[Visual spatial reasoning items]
# # #

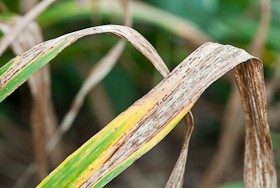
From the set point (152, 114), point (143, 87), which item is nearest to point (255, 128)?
point (152, 114)

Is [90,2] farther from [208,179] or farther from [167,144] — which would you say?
[167,144]

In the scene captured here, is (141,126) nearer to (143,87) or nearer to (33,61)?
(33,61)

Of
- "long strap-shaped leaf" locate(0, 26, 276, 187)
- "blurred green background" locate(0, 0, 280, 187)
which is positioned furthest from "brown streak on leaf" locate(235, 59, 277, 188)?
"blurred green background" locate(0, 0, 280, 187)

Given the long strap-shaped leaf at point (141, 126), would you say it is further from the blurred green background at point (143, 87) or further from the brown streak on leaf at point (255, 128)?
the blurred green background at point (143, 87)

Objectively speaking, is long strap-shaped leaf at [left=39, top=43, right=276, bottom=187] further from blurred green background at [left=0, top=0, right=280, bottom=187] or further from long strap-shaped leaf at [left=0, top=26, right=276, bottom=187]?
blurred green background at [left=0, top=0, right=280, bottom=187]

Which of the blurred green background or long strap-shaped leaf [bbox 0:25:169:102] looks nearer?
long strap-shaped leaf [bbox 0:25:169:102]

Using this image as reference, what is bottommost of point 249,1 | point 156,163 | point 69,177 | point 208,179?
point 69,177

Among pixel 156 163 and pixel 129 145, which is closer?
pixel 129 145

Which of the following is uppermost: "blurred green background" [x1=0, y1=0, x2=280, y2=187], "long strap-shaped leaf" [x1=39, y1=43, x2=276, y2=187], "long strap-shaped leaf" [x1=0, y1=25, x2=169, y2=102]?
"blurred green background" [x1=0, y1=0, x2=280, y2=187]

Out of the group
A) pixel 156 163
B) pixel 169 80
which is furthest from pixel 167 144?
pixel 169 80
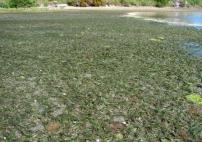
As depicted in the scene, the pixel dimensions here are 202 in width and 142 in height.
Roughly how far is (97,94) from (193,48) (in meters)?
17.7

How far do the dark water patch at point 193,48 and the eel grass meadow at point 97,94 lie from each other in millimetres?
794

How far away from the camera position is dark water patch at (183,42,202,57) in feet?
106

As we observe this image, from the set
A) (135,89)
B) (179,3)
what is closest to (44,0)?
(179,3)

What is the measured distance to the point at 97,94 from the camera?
1991 cm

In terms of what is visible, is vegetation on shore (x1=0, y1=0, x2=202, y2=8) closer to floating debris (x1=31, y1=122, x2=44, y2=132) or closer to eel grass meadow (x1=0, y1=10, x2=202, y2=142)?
eel grass meadow (x1=0, y1=10, x2=202, y2=142)

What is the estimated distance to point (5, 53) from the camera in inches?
1155

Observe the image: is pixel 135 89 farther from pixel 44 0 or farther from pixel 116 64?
pixel 44 0

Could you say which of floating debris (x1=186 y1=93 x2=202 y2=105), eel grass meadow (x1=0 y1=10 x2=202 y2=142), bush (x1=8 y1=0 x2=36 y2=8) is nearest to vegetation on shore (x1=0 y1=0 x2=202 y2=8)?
bush (x1=8 y1=0 x2=36 y2=8)

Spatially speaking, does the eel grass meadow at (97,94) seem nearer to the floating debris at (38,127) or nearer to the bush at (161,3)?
the floating debris at (38,127)

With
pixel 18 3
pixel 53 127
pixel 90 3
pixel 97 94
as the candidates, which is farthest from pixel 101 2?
pixel 53 127

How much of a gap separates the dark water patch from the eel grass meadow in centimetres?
79

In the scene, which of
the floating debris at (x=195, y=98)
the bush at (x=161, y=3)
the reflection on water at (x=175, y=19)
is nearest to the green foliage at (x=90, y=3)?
the bush at (x=161, y=3)

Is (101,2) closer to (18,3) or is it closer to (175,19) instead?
(18,3)

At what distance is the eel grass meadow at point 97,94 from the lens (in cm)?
1589
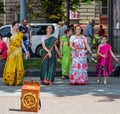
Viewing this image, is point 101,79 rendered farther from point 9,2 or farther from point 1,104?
Answer: point 9,2

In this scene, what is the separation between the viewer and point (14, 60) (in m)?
14.8

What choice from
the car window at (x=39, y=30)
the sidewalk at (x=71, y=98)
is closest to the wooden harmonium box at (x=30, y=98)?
the sidewalk at (x=71, y=98)

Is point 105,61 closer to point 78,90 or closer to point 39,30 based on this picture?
point 78,90

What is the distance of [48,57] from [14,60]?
0.96m

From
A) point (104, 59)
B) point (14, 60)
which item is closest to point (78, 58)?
point (104, 59)

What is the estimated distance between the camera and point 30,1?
43281mm

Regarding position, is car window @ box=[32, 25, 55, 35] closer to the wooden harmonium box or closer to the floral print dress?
the floral print dress

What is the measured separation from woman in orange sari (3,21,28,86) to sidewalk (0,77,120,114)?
0.30m

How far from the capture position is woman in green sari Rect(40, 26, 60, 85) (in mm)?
14953

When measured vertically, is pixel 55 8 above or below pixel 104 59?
above

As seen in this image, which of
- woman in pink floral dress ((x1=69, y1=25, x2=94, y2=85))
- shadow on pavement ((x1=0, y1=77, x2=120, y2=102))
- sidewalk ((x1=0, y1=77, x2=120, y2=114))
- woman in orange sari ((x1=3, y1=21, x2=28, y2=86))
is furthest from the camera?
woman in pink floral dress ((x1=69, y1=25, x2=94, y2=85))

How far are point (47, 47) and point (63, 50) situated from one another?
1.50 m

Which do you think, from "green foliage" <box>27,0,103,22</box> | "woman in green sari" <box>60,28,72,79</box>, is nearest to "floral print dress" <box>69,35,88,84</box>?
"woman in green sari" <box>60,28,72,79</box>

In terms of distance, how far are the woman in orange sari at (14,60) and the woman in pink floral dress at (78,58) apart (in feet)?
4.82
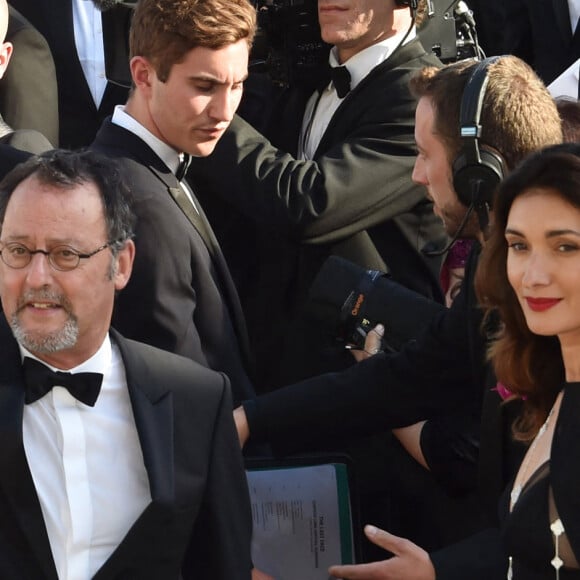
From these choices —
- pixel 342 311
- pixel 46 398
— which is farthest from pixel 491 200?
pixel 46 398

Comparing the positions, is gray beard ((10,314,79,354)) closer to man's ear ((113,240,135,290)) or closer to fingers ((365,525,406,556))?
man's ear ((113,240,135,290))

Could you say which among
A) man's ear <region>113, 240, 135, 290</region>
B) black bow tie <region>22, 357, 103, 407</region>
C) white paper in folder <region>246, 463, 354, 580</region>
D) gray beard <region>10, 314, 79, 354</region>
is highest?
man's ear <region>113, 240, 135, 290</region>

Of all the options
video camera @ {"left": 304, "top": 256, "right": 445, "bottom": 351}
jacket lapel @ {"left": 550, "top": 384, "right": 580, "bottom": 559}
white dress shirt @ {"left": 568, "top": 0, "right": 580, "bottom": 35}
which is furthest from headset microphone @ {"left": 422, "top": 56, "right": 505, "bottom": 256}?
white dress shirt @ {"left": 568, "top": 0, "right": 580, "bottom": 35}

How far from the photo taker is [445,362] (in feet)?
12.1

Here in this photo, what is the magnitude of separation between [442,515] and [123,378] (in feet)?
4.05

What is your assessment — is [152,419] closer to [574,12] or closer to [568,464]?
[568,464]

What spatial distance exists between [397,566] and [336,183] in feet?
4.49

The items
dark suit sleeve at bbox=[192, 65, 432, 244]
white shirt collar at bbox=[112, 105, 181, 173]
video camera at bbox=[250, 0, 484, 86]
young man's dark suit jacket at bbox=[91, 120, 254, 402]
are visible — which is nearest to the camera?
young man's dark suit jacket at bbox=[91, 120, 254, 402]

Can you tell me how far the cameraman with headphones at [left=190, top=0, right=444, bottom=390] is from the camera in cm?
423

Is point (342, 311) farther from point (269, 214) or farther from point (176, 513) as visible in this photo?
point (176, 513)

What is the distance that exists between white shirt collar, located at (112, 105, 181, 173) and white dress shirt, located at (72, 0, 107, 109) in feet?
5.01

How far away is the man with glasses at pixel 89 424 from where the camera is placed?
294cm

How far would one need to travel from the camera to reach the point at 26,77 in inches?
199

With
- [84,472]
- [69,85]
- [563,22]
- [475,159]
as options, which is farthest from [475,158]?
[563,22]
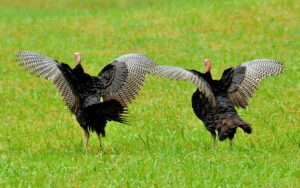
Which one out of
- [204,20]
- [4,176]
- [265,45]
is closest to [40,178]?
[4,176]

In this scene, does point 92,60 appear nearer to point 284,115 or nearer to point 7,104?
point 7,104

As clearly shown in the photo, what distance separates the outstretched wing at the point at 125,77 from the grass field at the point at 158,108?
2.94 feet

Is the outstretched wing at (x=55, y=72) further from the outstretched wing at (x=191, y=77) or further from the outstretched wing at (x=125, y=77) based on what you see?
the outstretched wing at (x=191, y=77)

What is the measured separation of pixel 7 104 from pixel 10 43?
8699 mm

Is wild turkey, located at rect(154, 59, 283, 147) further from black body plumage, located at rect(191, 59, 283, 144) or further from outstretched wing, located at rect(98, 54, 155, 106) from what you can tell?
outstretched wing, located at rect(98, 54, 155, 106)

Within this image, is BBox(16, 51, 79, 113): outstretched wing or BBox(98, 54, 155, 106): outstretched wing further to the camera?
BBox(98, 54, 155, 106): outstretched wing

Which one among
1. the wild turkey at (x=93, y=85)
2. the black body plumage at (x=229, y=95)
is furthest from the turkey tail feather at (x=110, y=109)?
the black body plumage at (x=229, y=95)

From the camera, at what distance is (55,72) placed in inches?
432

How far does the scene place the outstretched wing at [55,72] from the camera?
1094 centimetres

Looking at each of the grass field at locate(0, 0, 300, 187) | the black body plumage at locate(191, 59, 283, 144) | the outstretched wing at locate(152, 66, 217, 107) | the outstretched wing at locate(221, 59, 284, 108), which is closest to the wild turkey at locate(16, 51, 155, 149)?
the grass field at locate(0, 0, 300, 187)

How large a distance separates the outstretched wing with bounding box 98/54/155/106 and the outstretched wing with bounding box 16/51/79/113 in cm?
68

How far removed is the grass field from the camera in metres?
9.55

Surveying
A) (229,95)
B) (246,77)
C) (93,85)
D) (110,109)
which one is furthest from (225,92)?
(93,85)

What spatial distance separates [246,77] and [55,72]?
3.09m
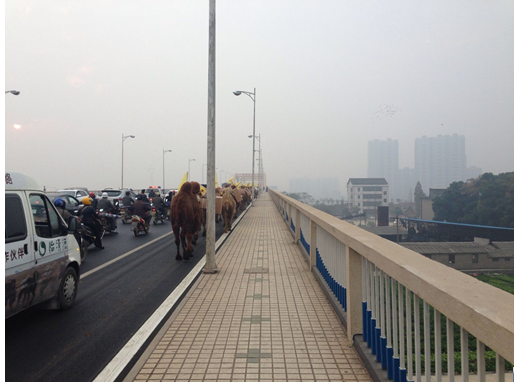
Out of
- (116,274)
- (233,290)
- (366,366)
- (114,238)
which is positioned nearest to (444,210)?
(233,290)

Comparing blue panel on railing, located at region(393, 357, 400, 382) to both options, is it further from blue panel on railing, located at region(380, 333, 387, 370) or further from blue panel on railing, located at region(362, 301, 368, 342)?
blue panel on railing, located at region(362, 301, 368, 342)

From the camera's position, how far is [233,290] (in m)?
7.37

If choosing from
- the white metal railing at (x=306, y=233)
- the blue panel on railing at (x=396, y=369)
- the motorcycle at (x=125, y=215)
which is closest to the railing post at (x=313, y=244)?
the white metal railing at (x=306, y=233)

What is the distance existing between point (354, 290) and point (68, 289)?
4.30 m

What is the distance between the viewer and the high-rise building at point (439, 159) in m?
16.2

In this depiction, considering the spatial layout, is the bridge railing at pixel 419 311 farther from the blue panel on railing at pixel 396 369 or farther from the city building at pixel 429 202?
the city building at pixel 429 202

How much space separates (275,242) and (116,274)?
5.91 m

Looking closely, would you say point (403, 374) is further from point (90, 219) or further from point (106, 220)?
point (106, 220)

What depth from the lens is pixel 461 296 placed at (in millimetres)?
2129

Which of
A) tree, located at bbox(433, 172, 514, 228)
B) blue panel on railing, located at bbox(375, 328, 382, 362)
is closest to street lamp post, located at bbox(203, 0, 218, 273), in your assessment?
blue panel on railing, located at bbox(375, 328, 382, 362)

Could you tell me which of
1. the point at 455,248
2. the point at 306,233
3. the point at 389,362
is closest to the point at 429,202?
the point at 455,248

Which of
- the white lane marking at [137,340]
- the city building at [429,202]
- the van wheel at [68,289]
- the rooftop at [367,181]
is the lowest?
the white lane marking at [137,340]

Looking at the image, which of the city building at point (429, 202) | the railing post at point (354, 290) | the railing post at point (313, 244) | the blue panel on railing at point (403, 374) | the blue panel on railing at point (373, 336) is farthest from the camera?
the city building at point (429, 202)

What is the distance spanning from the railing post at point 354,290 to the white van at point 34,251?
12.2 feet
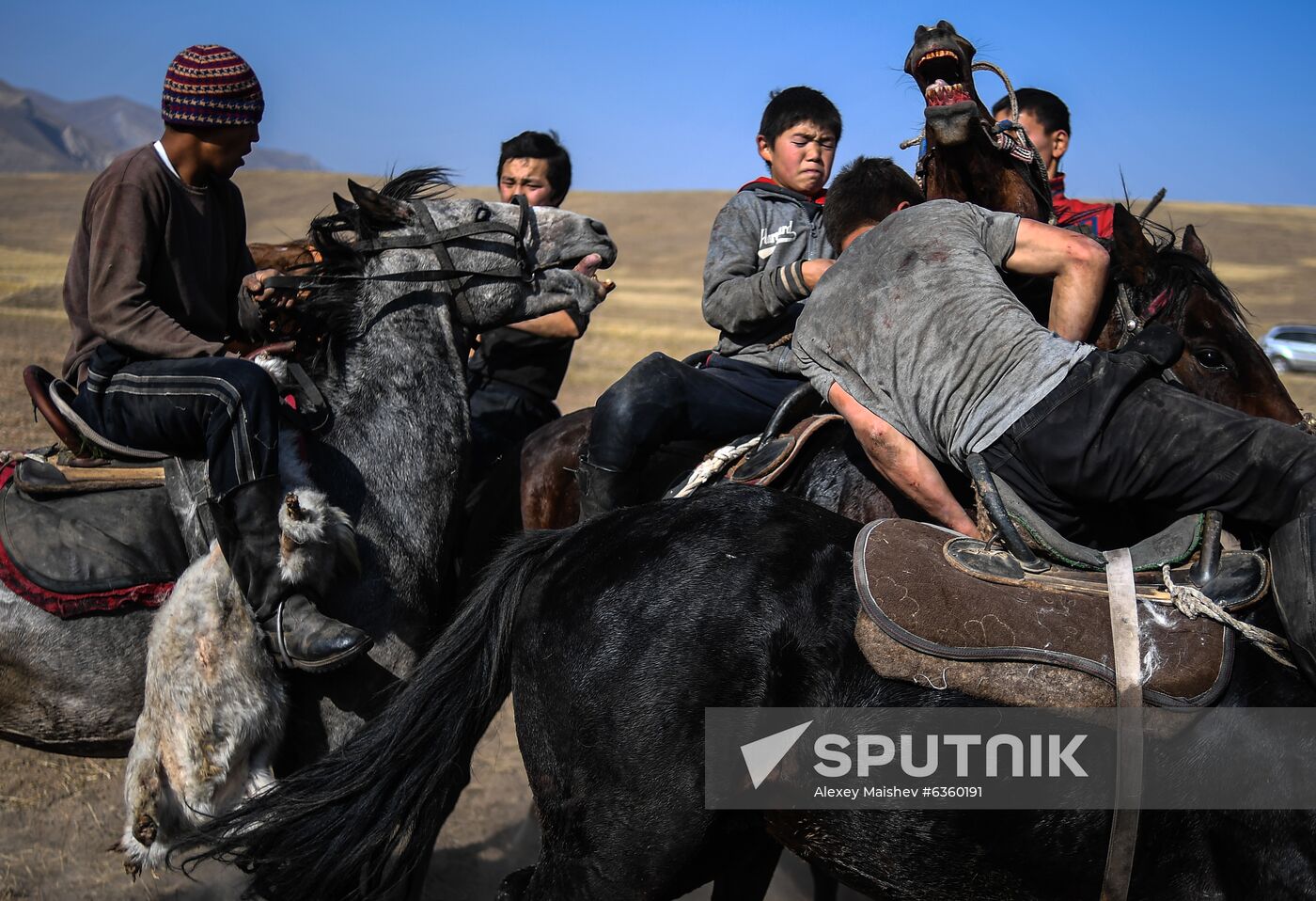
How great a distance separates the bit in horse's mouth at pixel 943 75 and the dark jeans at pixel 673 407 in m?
1.19

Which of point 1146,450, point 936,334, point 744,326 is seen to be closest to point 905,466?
point 936,334

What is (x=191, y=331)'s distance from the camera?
12.5 ft

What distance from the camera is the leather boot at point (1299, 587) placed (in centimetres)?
231

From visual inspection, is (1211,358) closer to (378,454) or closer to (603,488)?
(603,488)

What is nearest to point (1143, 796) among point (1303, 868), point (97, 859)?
point (1303, 868)

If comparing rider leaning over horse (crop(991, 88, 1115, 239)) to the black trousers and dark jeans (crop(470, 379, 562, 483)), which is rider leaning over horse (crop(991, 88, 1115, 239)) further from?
the black trousers

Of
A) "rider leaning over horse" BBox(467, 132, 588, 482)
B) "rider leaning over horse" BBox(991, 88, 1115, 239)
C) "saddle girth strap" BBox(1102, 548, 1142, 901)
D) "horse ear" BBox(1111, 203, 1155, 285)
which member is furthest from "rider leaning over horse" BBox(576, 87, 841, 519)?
"rider leaning over horse" BBox(991, 88, 1115, 239)

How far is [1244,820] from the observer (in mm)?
2363

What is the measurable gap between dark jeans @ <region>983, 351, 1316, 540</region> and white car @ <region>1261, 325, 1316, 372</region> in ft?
80.1

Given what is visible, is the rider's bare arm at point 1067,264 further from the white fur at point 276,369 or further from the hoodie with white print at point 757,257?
the white fur at point 276,369

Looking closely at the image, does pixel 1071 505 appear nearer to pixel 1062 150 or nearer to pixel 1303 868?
pixel 1303 868

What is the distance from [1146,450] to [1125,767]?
Result: 2.47ft

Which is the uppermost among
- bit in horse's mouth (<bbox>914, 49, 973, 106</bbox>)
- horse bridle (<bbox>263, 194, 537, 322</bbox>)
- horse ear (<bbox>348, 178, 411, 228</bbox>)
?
bit in horse's mouth (<bbox>914, 49, 973, 106</bbox>)

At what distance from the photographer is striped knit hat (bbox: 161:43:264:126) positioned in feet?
11.6
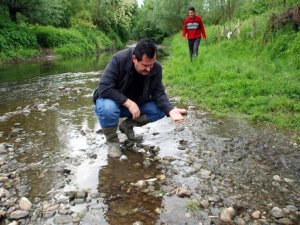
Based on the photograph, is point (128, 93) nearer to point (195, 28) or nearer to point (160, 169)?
point (160, 169)

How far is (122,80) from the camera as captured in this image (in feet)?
16.7

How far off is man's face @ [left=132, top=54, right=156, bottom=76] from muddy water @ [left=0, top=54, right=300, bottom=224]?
1.29 metres

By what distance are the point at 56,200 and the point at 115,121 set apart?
1.60m

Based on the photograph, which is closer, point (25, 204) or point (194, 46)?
point (25, 204)

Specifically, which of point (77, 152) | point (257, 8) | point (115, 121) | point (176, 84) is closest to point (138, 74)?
point (115, 121)

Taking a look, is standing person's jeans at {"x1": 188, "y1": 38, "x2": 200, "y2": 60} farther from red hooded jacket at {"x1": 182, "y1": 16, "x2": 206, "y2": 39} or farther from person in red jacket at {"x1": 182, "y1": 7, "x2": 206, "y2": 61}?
red hooded jacket at {"x1": 182, "y1": 16, "x2": 206, "y2": 39}

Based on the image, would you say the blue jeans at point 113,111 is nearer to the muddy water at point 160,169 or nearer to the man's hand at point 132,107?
the man's hand at point 132,107

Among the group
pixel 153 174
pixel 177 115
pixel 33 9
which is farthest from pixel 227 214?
pixel 33 9

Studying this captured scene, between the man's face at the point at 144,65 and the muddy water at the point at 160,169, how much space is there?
129 cm

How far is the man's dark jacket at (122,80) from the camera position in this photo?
16.3 feet

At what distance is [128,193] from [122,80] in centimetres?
177

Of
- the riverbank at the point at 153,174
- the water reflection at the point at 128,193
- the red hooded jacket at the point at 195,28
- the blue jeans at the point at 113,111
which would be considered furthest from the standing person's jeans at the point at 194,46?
the water reflection at the point at 128,193

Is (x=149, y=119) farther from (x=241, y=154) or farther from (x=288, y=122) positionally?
(x=288, y=122)

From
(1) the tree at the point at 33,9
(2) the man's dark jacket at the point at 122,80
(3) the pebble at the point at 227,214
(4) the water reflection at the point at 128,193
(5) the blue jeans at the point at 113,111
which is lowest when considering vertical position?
(3) the pebble at the point at 227,214
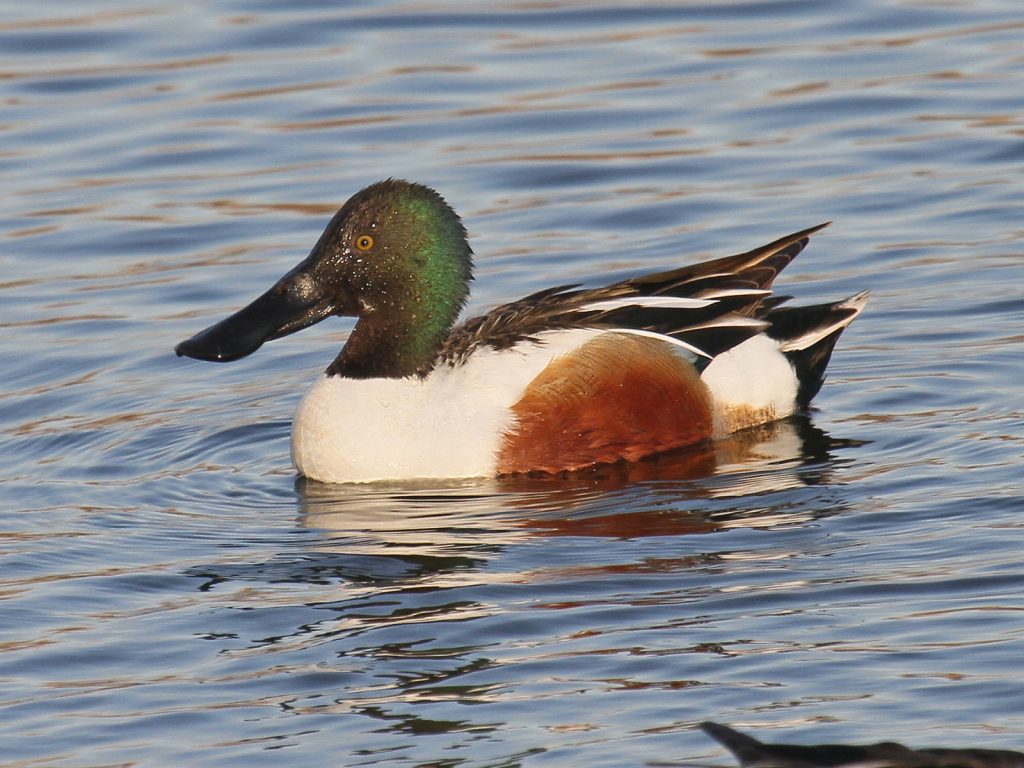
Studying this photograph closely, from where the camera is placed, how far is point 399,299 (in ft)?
26.5

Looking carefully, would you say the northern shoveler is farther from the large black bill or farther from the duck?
the duck

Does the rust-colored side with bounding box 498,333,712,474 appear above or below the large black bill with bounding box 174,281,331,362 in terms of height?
below

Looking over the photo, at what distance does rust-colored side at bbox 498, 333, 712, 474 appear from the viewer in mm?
7766

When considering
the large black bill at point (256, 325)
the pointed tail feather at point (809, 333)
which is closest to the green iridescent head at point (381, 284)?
the large black bill at point (256, 325)

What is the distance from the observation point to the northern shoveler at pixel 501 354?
7.77 metres

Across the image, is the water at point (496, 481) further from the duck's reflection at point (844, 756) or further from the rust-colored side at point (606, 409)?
the duck's reflection at point (844, 756)

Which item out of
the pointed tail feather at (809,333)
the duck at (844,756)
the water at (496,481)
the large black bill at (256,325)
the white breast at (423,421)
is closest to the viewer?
the duck at (844,756)

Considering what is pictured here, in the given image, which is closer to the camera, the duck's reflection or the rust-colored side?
the duck's reflection

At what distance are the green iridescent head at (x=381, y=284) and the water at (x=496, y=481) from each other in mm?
572

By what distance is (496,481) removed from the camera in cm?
773

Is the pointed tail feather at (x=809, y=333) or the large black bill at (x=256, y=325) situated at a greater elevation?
the large black bill at (x=256, y=325)

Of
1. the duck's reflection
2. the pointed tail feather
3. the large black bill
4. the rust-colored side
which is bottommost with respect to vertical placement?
the duck's reflection

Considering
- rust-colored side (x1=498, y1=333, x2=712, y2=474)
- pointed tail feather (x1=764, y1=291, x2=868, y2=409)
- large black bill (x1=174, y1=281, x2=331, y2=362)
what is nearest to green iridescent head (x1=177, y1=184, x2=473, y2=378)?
large black bill (x1=174, y1=281, x2=331, y2=362)

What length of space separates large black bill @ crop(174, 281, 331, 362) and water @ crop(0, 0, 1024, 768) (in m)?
0.49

# # #

__DO THIS__: Give back exactly the lines from the one containing "Looking carefully, would" to the end of the material, both ends included.

__SOLUTION TO THIS TASK__:
Looking carefully, would you say the northern shoveler is farther from the large black bill or farther from the duck?
the duck

Does the rust-colored side with bounding box 498,333,712,474 appear above or below the large black bill with bounding box 174,281,331,362 in terms of height?
below

Looking over the photo, at what distance does rust-colored side at bbox 498, 333, 712, 474 appear from the viewer in mm?
7766

When considering
the large black bill at point (256, 325)
the pointed tail feather at point (809, 333)
which is closest to the green iridescent head at point (381, 284)?
the large black bill at point (256, 325)

What is the distance from the observation point to the northern shoveler at pixel 501 354?
7.77 metres

Across the image, is the water at point (496, 481) further from the duck's reflection at point (844, 756) or further from the rust-colored side at point (606, 409)?
the duck's reflection at point (844, 756)

Which item out of
the pointed tail feather at (809,333)
the duck at (844,756)
the water at (496,481)
the large black bill at (256,325)
the white breast at (423,421)
is closest to the viewer?
the duck at (844,756)

Considering what is pictured here, in the given image, which is closer to the camera, the duck's reflection or the rust-colored side?
the duck's reflection

At what distance are the green iridescent head at (x=381, y=284) and the water at (x=496, y=481) from each other in mm?
572

By what distance is (496,481) removed from the camera in cm?
773

Is the pointed tail feather at (x=809, y=333) or the large black bill at (x=256, y=325) situated at a greater elevation?
the large black bill at (x=256, y=325)

Of
1. the duck's reflection
2. the pointed tail feather
3. the large black bill
4. the rust-colored side
which is bottommost with respect to vertical placement?
the duck's reflection

Considering
- rust-colored side (x1=498, y1=333, x2=712, y2=474)
- pointed tail feather (x1=764, y1=291, x2=868, y2=409)
- large black bill (x1=174, y1=281, x2=331, y2=362)
what is nearest to green iridescent head (x1=177, y1=184, x2=473, y2=378)?
large black bill (x1=174, y1=281, x2=331, y2=362)

What length of space separates large black bill @ crop(174, 281, 331, 362) and water @ crop(0, 0, 1024, 768) (in m)?
0.49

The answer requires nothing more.